DBRS: Bankinter Reports Solid 1Q; Signs of Asset Quality Stabilising
Banking OrganizationsSummary:
• Solid overall performance with net income of EUR 60MM up both QoQ and YoY.
• Asset quality deterioration is contained with net NPL entries declining 57.7% YoY.
• DBRS rates Bankinter Senior Unsecured Long-Term Debt & Deposit at A (low) with a Negative trend.
DBRS Ratings Limited (DBRS) views Bankinter S.A.’s (Bankinter or the Bank) 1Q14 results as solid. Net profit increased 19% year-on-year (YoY) and ticked up slightly quarter-on-quarter (QoQ), supporting the positive growing trend in net income that the Bank has been generating since 1Q13. Net income benefited from increased levels of net interest income (NII) YoY, higher fees and commissions and the lower cost of risk in 1Q14. Operating costs increased by 9% due to the acquisition of Mercavalor, and the investment in the Bank’s strategic business segments with the addition of 49 new relationship managers in the private banking area.
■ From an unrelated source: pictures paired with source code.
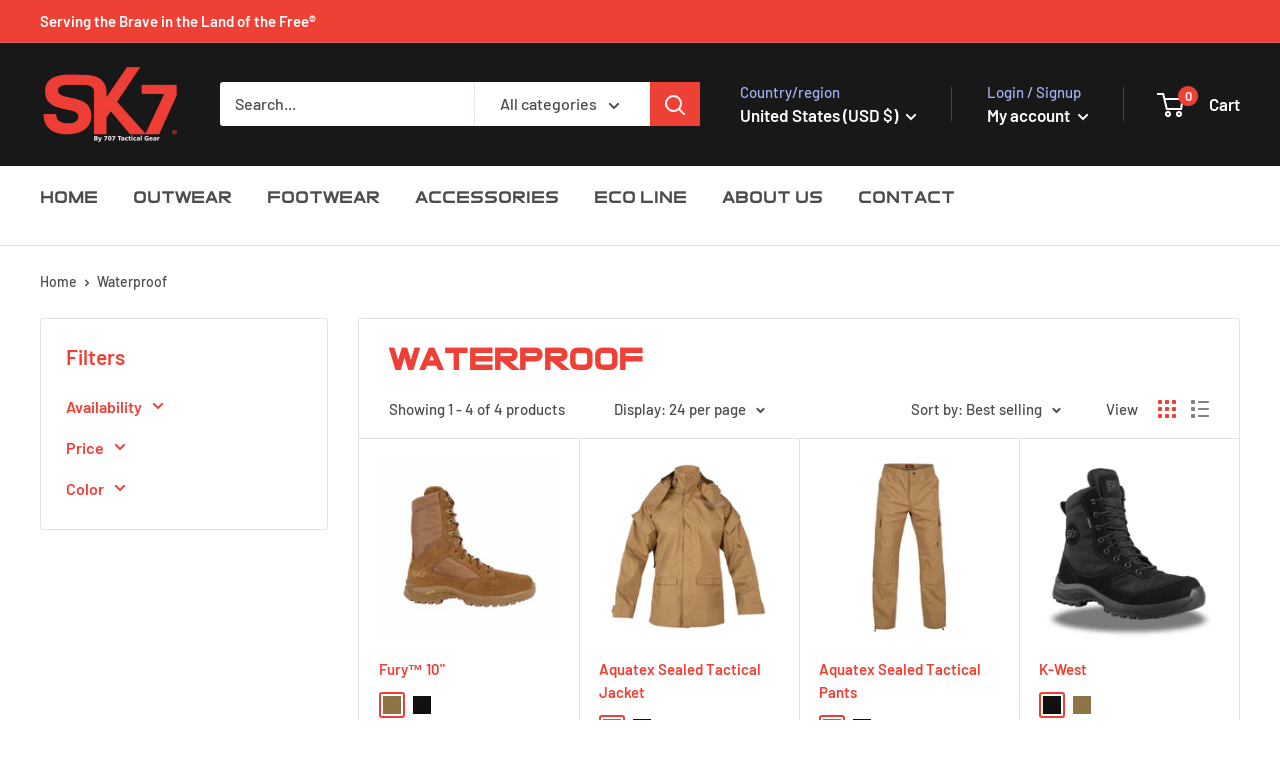

--- FILE ---
content_type: text/javascript
request_url: https://sk7usa.com/cdn/shop/t/4/assets/custom.js?v=102476495355921946141672365614
body_size: -730
content:
//# sourceMappingURL=/cdn/shop/t/4/assets/custom.js.map?v=102476495355921946141672365614
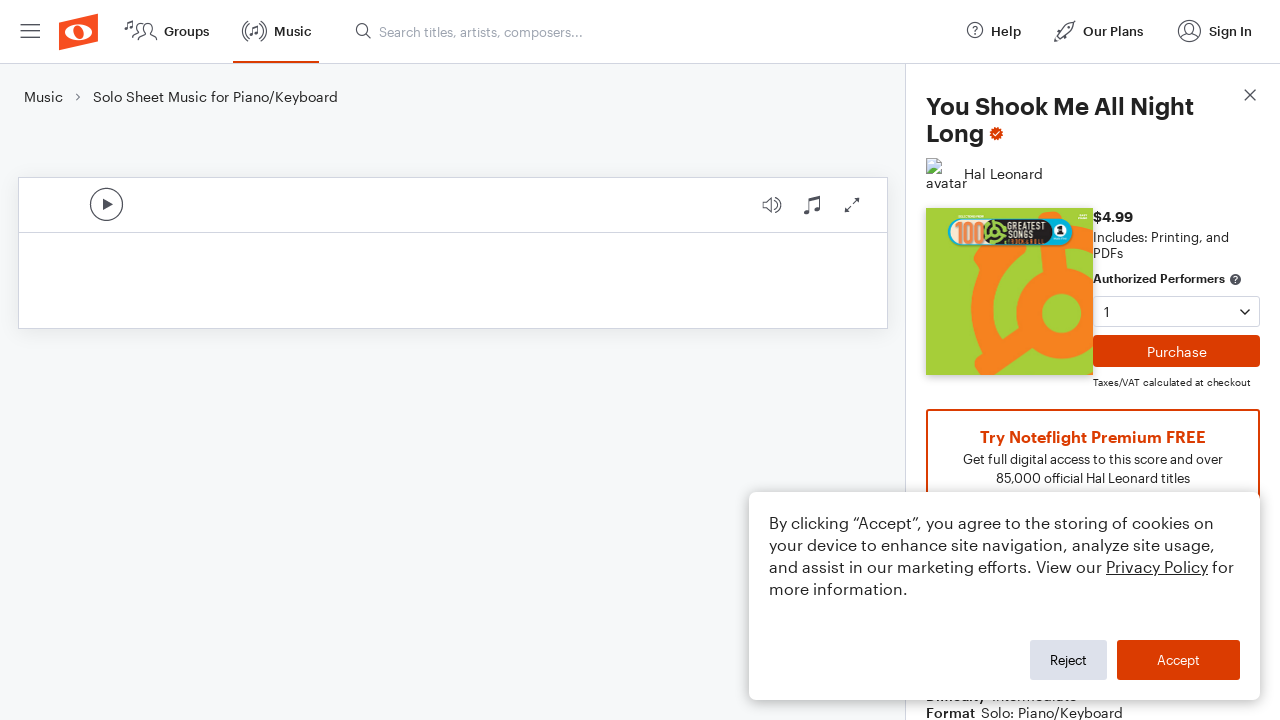

--- FILE ---
content_type: text/html; charset=utf-8
request_url: https://www.noteflight.com/pub_embed/dd4dff287d4674578790f708d41ac967?token=eyJhbGciOiJIUzI1NiJ9.eyJkYXRhIjp7InB1Ymxpc2hlZF9zY29yZV9pZCI6ImRkNGRmZjI4N2Q0Njc0NTc4NzkwZjcwOGQ0MWFjOTY3IiwicHJldmlldyI6dHJ1ZSwicGVyc29uYWxpemF0aW9uIjpudWxsLCJkaXNhYmxlUHJpbnRpbmciOnRydWV9LCJleHAiOjE3NjY1ODQ4OTN9.emhQ-rM23FRM9EzpXpJXqXCgHVI2JyorZAr_gE1XuOI
body_size: 3061
content:
<!DOCTYPE html>
<html lang="en" xml:lang="en" xmlns="http://www.w3.org/1999/xhtml">
  <head>
    <meta content="text/html;charset=UTF-8" http-equiv="content-type" />
    <meta http-equiv="X-UA-Compatible" content="requiresActiveX=true" />

      <meta name="robots" content="noindex,nofollow" />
Still the cost to income ratio improved 148 bps YoY to 50.58% in 1Q14.
DBRS notes positively that Bankinter reported a 27% rise YoY in NII, despite a 2.7% decrease QoQ, which was a consequence of the considerable reduction in the ALCO portfolio in year-end 2013. This evolution of the NII was supported by the significant increase in the net interest margin (NIM) from 75bps in 1Q13 to the 126bps reported in 1Q14. This was mainly due to the consistent reduction in the cost of deposits amid the still subdued yields of the loan portfolio in an environment of low interest rates and low volumes. Furthermore, the Bank has been able to generate sustained fee and commission income, demonstrating the strength of its franchise. Additionally, Bankinter was successful last year in attracting new customers (up 38%) with a strong focus on corporates (up 43%) and this should be reflected in future new income generation.
Asset quality deterioration has been contained for the last three quarters with lower nonperforming loan (NPL) entries. The pace of deterioration has slowed considerably with net NPL entries decreasing by a notable 50% as compared with 1Q13 and net defaults also declining by 43%. With total NPLs amounting to EUR 2.3 billion at 1Q14, the NPL ratio stood at 5.1%, up 55 bps YoY, but well below the Spanish average system of 13.4% demonstrating the Bank’s good risk management practices and conservative risk profile. The coverage ratio of 42.6% at 1Q14 has decreased 494 bps since 1Q13 and is below some of its Spanish peers, reflecting Bankinter’s lower risk profile.
Bankinter’s liquidity profile improved in 1Q14. The increase in deposits and the continued deleveraging process enabled the Bank to reduce its commercial gap and reduce its use of ECB funding from EUR 7bn in 1Q13 to EUR 2.7bn in 1Q14. However, with a loan-to-deposit ratio of 131% the Bank still displays some dependence on wholesale funding. The Bank reported a sound Core Tier 1 Equity ratio (according to Basel III fully loaded) of 11.98% in 1Q14.
DBRS rates Bankinter Senior Unsecured Long-Term Debt & Deposits at A (low) with a Negative trend.
Note:
All figures are in Euros unless otherwise noted.